» Problem to solve
Present the lines of the items from the line containing "In this scene, would" through the end of the items, both included, as a Markdown table with the columns Row and Item line, leaving out blank lines.

» Given records
------
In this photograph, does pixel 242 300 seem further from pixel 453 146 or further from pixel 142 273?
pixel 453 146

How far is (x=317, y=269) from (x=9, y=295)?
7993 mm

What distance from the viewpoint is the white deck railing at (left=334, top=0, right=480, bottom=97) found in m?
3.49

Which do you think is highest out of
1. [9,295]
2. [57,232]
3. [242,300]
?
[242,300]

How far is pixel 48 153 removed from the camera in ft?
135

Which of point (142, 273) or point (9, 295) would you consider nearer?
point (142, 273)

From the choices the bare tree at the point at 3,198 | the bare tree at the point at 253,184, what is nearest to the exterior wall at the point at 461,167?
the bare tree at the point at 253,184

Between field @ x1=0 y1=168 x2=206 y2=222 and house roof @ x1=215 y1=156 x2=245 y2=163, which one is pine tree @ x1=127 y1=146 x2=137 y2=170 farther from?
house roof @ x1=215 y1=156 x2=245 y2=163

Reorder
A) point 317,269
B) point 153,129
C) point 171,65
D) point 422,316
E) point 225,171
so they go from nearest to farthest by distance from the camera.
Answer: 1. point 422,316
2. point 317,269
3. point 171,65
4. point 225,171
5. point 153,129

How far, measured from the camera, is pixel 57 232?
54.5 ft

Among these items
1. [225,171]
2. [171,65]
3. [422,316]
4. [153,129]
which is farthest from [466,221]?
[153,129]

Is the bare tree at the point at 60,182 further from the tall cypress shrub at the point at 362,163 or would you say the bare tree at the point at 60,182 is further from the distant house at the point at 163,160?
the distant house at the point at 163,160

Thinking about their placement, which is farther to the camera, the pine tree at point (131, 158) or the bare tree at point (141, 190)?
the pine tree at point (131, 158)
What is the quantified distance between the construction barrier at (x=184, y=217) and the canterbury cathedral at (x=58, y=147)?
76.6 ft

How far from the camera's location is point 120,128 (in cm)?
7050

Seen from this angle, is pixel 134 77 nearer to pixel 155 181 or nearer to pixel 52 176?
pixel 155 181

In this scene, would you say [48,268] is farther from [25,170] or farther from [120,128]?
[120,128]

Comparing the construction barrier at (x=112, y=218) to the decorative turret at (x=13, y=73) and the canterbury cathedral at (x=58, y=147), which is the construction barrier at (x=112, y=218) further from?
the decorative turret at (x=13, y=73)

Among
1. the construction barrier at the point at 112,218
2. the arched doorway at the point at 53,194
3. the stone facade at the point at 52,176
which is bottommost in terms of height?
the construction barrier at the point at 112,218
------
» The reply
| Row | Item line |
|---|---|
| 1 | In this scene, would you say [48,268] is farther from [25,170] or farther from [120,128]? |
| 2 | [120,128] |
| 3 | Comparing the construction barrier at (x=112, y=218) to the decorative turret at (x=13, y=73) and the canterbury cathedral at (x=58, y=147), which is the construction barrier at (x=112, y=218) further from? |
| 4 | the decorative turret at (x=13, y=73) |
| 5 | Among |
| 6 | 1. the construction barrier at the point at 112,218 |
| 7 | 2. the arched doorway at the point at 53,194 |
| 8 | 3. the stone facade at the point at 52,176 |
| 9 | which is bottommost in terms of height? |
| 10 | the construction barrier at the point at 112,218 |